Breathing through my mouth and around the obstruction became difficult, making an unnatural panic leap within me. Horrible thoughts of a bloody end to my situation careened through my mind. I sat straight and tall in my seat and tried to calm myself. Then everyone at my table watched as I carefully, delicately, reached the index finger and thumb of my right hand deep into the tunnel of my gullet to pull out a cluster of bone and cartilage the size of a Ping-Pong ball. It had enough spiny offshoots to rival the proudest of porcupines. Revulsion rippled my middle as I inspected my would-be killer and noticed a speck of blood that had been pricked from the intimacy of my throat.

My voracious appetite had evaporated, but my body’s need for fuel remained. As I stared at what remained of the meal that had almost been my demise, conflict raged within me. I knew full well that I had a long night ahead with no prospect of food. A tentative swallow of lukewarm water informed me that my ravaged throat couldn’t take much more abuse.

Objectives ::
1. Reproduce the part of the choking account that begins with the words containing "My voracious appetite" and ends with "much more abuse.".
2. According to the choking account, why was the narrator torn over the remaining meal? Answer in one to three sentences.

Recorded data
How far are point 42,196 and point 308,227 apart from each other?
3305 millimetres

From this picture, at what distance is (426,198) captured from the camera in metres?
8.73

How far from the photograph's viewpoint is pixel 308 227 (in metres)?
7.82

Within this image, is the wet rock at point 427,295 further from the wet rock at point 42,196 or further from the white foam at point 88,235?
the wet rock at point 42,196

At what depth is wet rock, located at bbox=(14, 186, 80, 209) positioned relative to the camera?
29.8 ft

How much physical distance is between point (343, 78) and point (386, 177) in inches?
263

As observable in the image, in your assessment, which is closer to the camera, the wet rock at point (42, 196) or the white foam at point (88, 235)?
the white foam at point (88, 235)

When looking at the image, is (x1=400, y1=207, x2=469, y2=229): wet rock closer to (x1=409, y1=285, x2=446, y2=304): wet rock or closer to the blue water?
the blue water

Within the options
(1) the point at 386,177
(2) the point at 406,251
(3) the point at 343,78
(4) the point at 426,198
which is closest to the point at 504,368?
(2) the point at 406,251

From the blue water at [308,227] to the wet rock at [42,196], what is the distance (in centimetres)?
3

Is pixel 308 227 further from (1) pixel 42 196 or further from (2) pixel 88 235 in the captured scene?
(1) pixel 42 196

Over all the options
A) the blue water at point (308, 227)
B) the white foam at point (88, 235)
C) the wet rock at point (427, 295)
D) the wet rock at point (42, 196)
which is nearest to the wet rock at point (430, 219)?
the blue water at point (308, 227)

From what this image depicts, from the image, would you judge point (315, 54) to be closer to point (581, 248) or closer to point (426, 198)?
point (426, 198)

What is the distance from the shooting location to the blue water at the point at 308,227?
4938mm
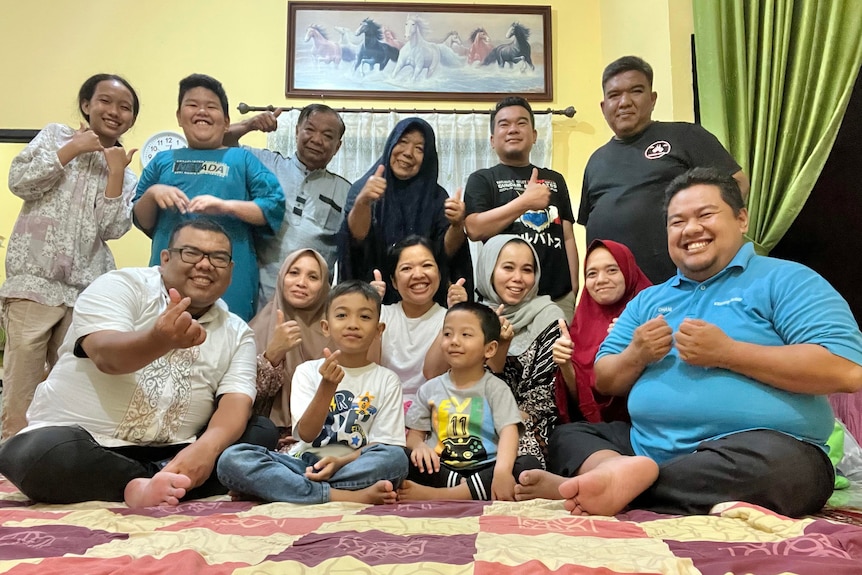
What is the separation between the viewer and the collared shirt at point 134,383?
156 centimetres

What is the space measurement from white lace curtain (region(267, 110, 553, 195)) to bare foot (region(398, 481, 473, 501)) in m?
2.53

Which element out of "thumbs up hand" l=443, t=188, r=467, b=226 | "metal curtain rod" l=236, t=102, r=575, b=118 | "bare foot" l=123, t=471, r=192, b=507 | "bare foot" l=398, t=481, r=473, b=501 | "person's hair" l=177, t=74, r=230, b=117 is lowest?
"bare foot" l=398, t=481, r=473, b=501

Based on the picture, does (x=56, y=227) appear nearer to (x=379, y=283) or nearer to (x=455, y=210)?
(x=379, y=283)

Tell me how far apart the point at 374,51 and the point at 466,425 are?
9.84ft

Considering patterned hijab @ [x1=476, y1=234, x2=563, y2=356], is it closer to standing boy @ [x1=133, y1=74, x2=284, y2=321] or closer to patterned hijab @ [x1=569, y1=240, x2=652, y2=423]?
patterned hijab @ [x1=569, y1=240, x2=652, y2=423]

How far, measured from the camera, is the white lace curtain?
3875mm

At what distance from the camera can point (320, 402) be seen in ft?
5.10

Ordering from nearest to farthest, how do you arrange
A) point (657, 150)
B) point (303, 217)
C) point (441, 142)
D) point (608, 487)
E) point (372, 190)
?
point (608, 487)
point (372, 190)
point (657, 150)
point (303, 217)
point (441, 142)

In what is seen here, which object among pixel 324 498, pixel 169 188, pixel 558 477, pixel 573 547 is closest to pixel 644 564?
pixel 573 547

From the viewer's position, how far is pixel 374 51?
403 centimetres

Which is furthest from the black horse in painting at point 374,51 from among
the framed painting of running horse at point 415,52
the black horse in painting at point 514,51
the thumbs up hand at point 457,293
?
the thumbs up hand at point 457,293

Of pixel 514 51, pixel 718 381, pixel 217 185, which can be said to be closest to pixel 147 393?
pixel 217 185

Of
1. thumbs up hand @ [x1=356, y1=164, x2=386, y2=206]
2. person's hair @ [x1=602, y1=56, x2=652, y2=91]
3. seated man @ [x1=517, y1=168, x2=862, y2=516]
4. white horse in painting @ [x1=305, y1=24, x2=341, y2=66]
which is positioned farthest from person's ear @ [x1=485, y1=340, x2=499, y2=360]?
white horse in painting @ [x1=305, y1=24, x2=341, y2=66]

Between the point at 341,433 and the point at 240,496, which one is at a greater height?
the point at 341,433
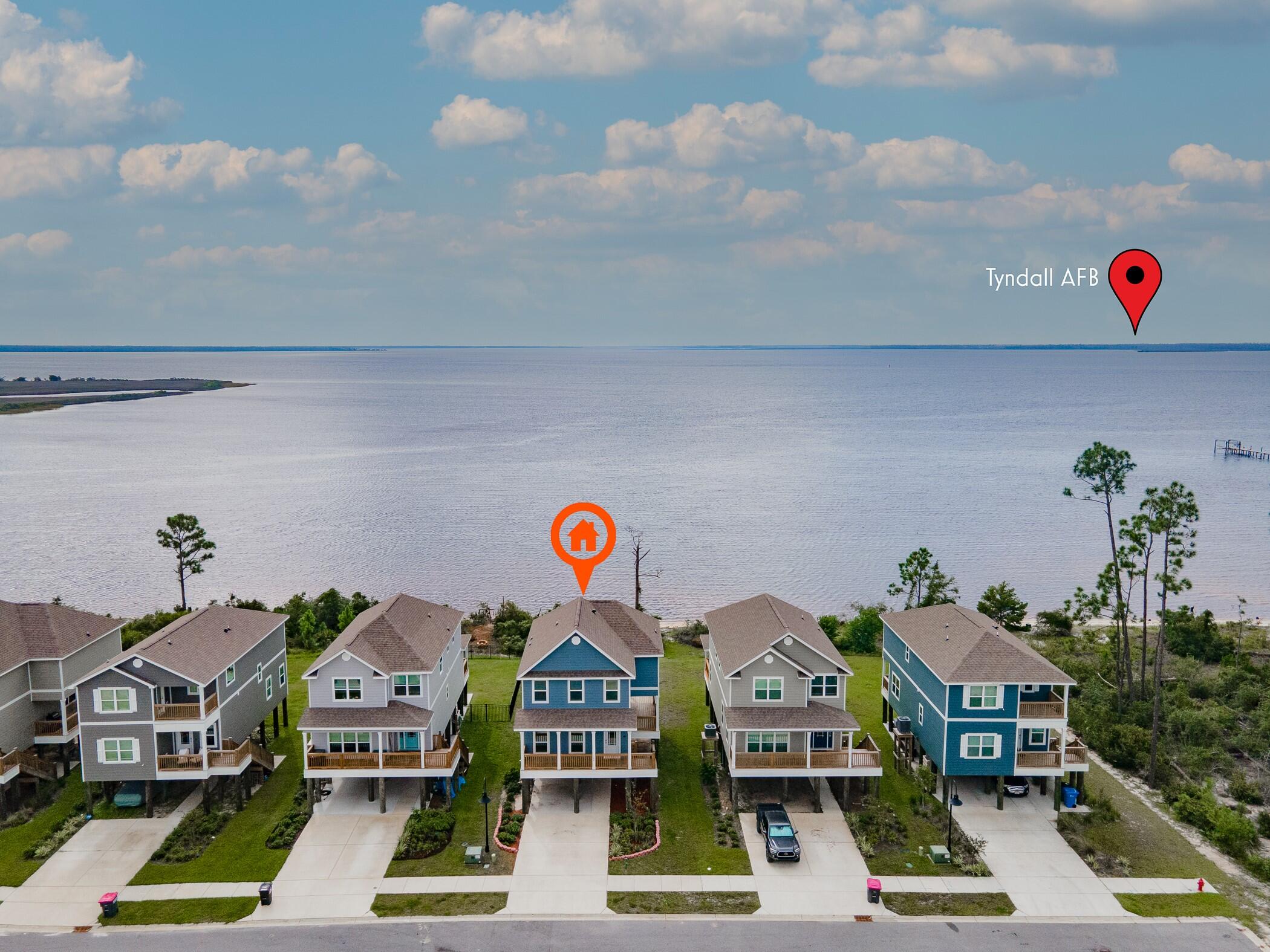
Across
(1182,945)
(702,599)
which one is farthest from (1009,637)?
(702,599)

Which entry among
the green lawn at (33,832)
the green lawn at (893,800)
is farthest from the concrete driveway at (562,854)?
the green lawn at (33,832)

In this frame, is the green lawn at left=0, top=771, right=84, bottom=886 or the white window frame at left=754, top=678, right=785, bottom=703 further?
the white window frame at left=754, top=678, right=785, bottom=703

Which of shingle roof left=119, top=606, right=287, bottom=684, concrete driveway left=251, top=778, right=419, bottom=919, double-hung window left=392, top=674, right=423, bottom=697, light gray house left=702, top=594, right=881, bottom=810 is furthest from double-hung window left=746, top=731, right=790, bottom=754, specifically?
shingle roof left=119, top=606, right=287, bottom=684

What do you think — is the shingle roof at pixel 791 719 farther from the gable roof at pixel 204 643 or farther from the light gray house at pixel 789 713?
the gable roof at pixel 204 643

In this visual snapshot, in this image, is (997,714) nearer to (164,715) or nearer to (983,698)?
(983,698)

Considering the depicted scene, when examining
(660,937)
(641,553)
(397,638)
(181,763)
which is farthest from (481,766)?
(641,553)

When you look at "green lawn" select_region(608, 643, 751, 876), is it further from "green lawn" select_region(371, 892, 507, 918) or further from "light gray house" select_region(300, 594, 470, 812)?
"light gray house" select_region(300, 594, 470, 812)

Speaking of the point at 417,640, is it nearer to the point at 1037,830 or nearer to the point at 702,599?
the point at 1037,830
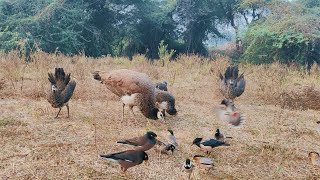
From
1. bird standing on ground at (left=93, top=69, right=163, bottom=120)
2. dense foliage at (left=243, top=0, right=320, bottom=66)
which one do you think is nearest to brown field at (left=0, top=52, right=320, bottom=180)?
bird standing on ground at (left=93, top=69, right=163, bottom=120)

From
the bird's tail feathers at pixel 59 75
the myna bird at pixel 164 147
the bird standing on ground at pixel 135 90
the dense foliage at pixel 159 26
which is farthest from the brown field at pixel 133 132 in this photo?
the dense foliage at pixel 159 26

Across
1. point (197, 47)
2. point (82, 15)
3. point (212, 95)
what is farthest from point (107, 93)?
point (197, 47)

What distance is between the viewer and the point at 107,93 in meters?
8.81

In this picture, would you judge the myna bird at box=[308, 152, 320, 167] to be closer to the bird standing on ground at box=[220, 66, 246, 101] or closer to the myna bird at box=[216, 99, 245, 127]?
the myna bird at box=[216, 99, 245, 127]

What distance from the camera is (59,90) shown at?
21.1ft

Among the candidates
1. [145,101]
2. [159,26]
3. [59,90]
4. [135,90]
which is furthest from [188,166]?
[159,26]

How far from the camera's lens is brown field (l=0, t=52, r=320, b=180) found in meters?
4.45

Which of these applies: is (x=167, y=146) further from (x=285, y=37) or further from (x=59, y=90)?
(x=285, y=37)

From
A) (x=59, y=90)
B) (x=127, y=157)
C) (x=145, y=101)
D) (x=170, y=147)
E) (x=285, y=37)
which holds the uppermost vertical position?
(x=285, y=37)

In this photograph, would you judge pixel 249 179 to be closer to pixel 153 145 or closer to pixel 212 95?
pixel 153 145

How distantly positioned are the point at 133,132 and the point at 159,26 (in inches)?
665

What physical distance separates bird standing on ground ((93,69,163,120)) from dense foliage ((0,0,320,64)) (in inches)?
423

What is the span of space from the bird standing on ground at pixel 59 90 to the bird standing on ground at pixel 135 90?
743 mm

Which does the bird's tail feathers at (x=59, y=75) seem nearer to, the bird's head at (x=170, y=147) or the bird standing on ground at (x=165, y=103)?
the bird standing on ground at (x=165, y=103)
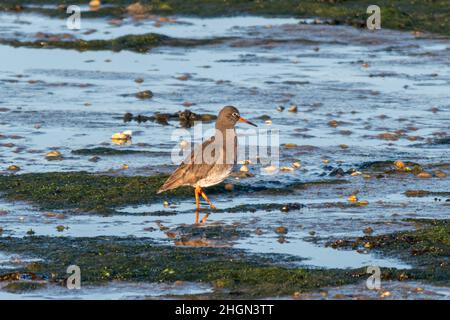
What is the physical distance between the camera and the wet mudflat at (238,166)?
10352 mm

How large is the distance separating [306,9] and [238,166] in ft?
38.9

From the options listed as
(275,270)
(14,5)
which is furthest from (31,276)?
(14,5)

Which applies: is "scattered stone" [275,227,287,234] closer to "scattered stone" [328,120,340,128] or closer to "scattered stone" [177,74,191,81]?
"scattered stone" [328,120,340,128]

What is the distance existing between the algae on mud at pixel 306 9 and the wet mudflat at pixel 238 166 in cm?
45

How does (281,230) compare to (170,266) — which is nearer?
(170,266)

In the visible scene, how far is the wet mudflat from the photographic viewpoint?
10.4 meters

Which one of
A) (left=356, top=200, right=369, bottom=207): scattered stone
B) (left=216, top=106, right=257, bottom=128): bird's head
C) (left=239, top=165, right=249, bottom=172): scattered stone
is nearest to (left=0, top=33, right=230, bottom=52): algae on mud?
(left=239, top=165, right=249, bottom=172): scattered stone

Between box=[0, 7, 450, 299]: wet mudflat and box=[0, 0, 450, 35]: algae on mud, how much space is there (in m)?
0.45

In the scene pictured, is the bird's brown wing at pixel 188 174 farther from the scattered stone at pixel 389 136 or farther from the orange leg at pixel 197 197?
the scattered stone at pixel 389 136

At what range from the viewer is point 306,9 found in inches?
1020

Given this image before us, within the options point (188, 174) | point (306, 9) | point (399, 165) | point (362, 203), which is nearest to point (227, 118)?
point (188, 174)

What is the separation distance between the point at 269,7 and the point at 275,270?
16660 millimetres

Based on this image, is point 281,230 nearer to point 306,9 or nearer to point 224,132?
point 224,132
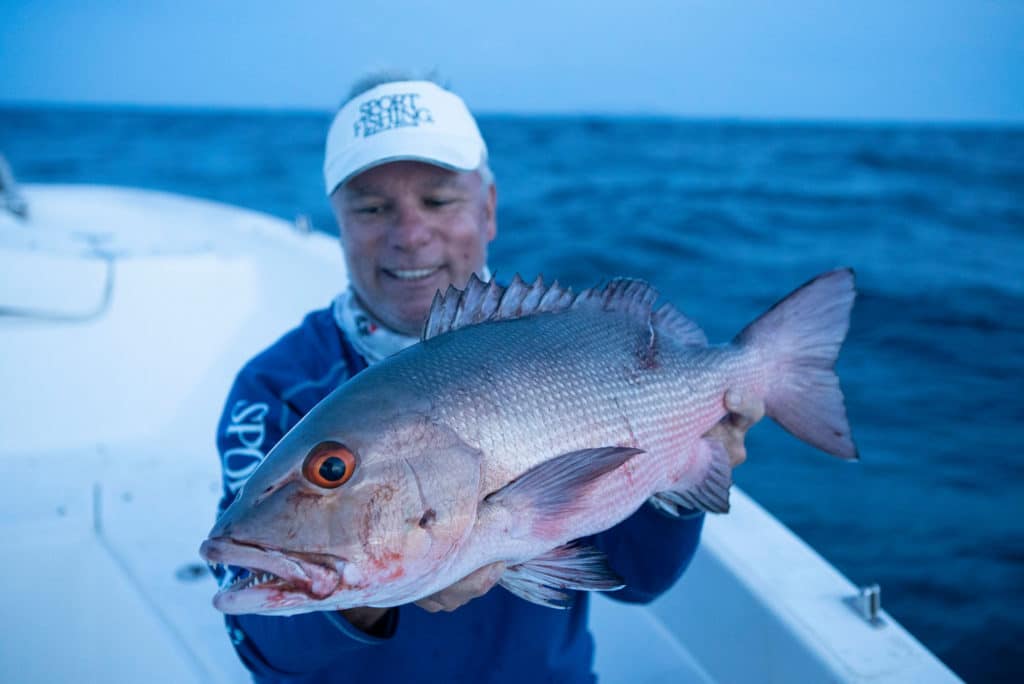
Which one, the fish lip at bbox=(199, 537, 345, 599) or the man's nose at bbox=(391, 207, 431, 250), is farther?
the man's nose at bbox=(391, 207, 431, 250)

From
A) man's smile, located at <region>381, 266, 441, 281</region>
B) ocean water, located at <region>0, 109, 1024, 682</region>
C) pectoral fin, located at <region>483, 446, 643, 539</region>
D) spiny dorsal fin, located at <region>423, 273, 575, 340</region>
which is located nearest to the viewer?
pectoral fin, located at <region>483, 446, 643, 539</region>

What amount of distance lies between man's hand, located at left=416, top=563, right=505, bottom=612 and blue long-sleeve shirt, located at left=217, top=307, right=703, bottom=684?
527 mm

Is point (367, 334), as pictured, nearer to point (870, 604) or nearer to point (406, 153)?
point (406, 153)

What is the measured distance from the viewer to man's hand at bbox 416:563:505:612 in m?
1.21

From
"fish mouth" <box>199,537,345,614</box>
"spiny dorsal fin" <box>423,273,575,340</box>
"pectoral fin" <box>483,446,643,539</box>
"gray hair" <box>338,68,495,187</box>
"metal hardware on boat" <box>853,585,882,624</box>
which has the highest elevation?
"gray hair" <box>338,68,495,187</box>

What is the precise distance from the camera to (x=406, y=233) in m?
1.94

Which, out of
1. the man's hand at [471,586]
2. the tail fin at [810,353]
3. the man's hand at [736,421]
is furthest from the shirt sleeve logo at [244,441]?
the tail fin at [810,353]

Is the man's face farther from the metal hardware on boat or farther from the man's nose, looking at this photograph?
the metal hardware on boat

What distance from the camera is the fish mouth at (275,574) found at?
100 cm

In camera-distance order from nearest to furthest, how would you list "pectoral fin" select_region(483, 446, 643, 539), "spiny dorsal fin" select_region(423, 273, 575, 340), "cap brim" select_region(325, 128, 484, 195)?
"pectoral fin" select_region(483, 446, 643, 539), "spiny dorsal fin" select_region(423, 273, 575, 340), "cap brim" select_region(325, 128, 484, 195)

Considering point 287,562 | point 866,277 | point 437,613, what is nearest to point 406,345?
point 437,613

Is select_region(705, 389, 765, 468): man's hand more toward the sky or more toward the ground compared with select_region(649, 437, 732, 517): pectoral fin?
more toward the sky

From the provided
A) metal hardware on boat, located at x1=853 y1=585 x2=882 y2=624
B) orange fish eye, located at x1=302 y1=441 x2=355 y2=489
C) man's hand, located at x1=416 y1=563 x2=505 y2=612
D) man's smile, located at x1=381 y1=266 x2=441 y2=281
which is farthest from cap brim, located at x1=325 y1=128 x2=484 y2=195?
metal hardware on boat, located at x1=853 y1=585 x2=882 y2=624

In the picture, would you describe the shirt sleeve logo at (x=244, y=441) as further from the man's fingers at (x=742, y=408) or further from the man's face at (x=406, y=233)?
the man's fingers at (x=742, y=408)
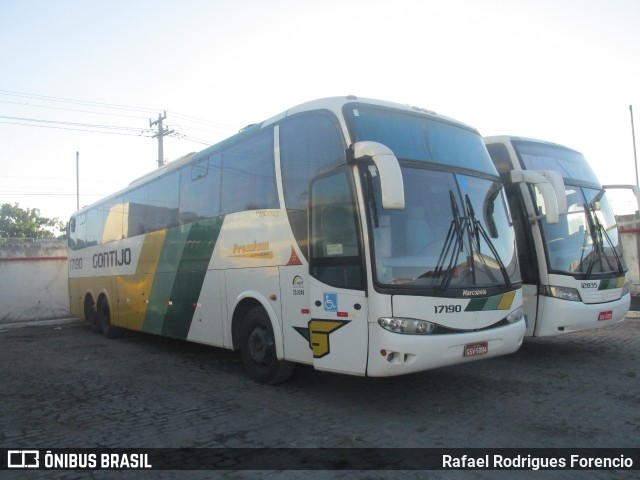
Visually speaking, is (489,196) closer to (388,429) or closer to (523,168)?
(523,168)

Answers to the tasks ::
1.
My voracious appetite had evaporated, but my body’s need for fuel remained. As I stared at what remained of the meal that had almost been my demise, conflict raged within me. I knew full well that I had a long night ahead with no prospect of food. A tentative swallow of lukewarm water informed me that my ravaged throat couldn’t take much more abuse.

2. The narrator's appetite had disappeared, but the body still needed fuel, and a long night with no prospect of food lay ahead. A tentative swallow of lukewarm water showed that the injured throat could not take much more abuse.